* _Task prompt_:
A faithful repeat of all the records, with no image kept, is the required answer.
※
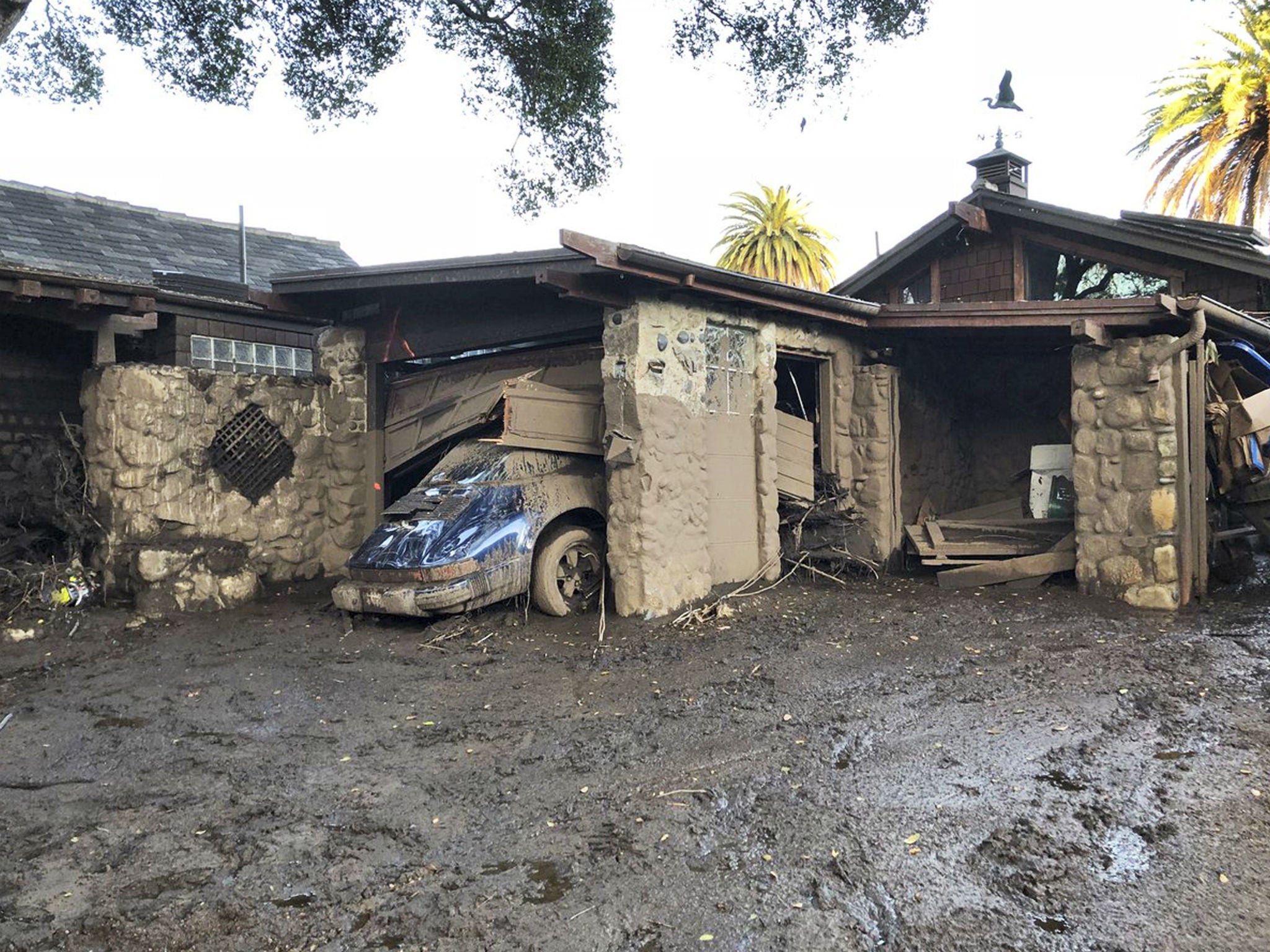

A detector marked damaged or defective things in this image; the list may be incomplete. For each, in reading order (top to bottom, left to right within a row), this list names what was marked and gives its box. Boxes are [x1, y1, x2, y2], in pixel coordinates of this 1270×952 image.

broken wood board [497, 378, 602, 457]
broken wood board [772, 408, 812, 503]
broken wood board [939, 550, 1077, 589]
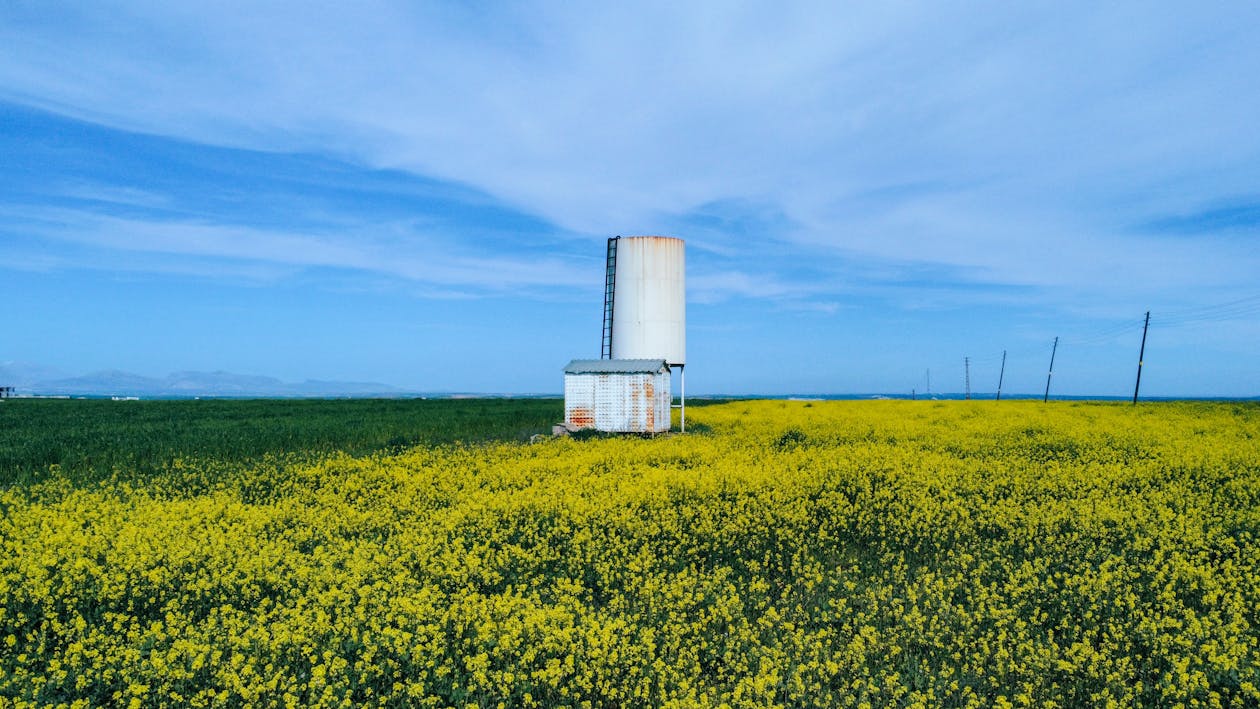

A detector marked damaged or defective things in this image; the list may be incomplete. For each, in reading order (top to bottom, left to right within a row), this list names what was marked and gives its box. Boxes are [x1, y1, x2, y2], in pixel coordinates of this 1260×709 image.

rusty metal ladder [604, 238, 624, 360]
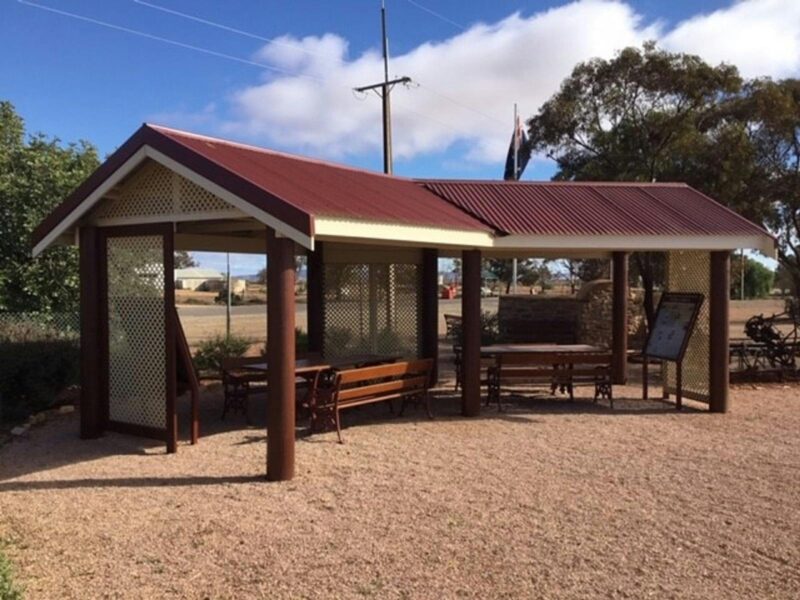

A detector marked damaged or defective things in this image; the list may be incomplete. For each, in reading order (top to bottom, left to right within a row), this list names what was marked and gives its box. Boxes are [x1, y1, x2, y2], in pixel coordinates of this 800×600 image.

rusty metal equipment [732, 298, 800, 380]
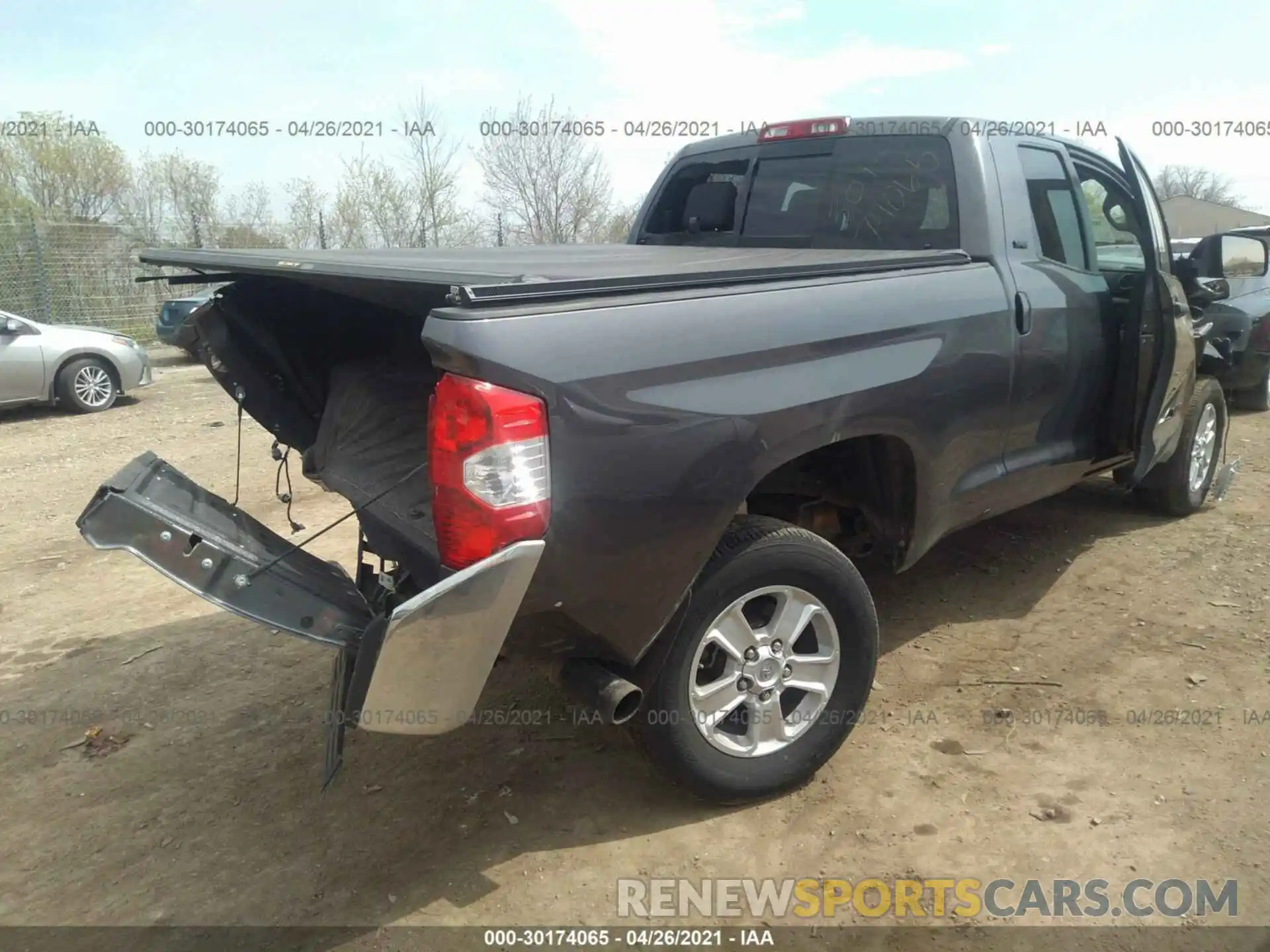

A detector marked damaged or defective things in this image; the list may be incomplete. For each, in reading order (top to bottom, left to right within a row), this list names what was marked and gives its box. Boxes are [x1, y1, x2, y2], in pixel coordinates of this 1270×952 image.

damaged tailgate [77, 452, 370, 650]
damaged bed side [74, 278, 540, 792]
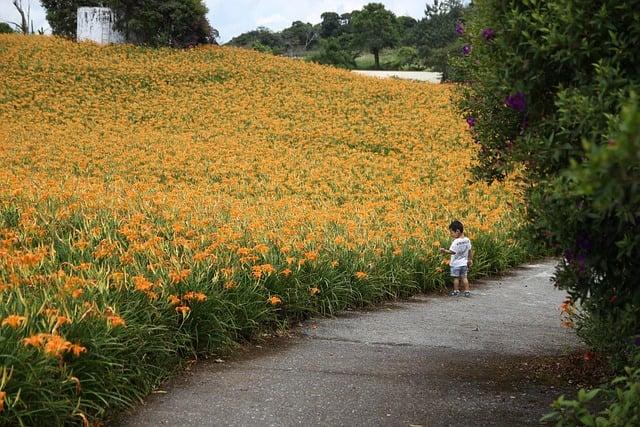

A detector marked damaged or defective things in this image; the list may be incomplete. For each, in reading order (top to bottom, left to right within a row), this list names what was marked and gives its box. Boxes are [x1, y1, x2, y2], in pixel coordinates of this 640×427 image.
※
* _Problem solution_:
A detector marked damaged or defective things in this image; the list may be incomplete. For each, in reading order (top to bottom, left to right within a row), this list names what was marked and gives its box. Boxes are [x1, y1, x2, y2], in pixel coordinates of this 1270×952 image.

broken wood board [497, 378, 602, 457]
broken wood board [772, 408, 812, 503]
broken wood board [939, 550, 1077, 589]

A detector marked damaged or defective things in this image; the list may be incomplete. For each, in reading order (top to bottom, left to right within a row), this list names what was marked and gives its box. Boxes are [x1, y1, x2, y2], in pixel coordinates of this 1260×709 image.

rusty metal ladder [604, 238, 624, 360]

A detector marked damaged or defective things in this image; the list may be incomplete. For each, in reading order (top to bottom, left to right within a row), this list names what was marked and gives its box. Boxes are [x1, y1, x2, y2], in pixel coordinates of this 800×600 image.

rusty metal equipment [732, 298, 800, 380]

A detector marked damaged or defective things in this image; the list may be incomplete. For each, in reading order (top to bottom, left to right within a row), this list names what was marked and gives its box. Boxes are [x1, y1, x2, y2], in pixel coordinates of this 1270×952 image.

damaged tailgate [77, 452, 370, 650]
damaged bed side [74, 278, 540, 792]

A detector marked damaged or defective things in this image; the list may be incomplete. For each, in reading order (top to bottom, left to right within a row), this list names what was marked and gives its box. Boxes are [x1, y1, x2, y2], in pixel coordinates of this 640×427 image.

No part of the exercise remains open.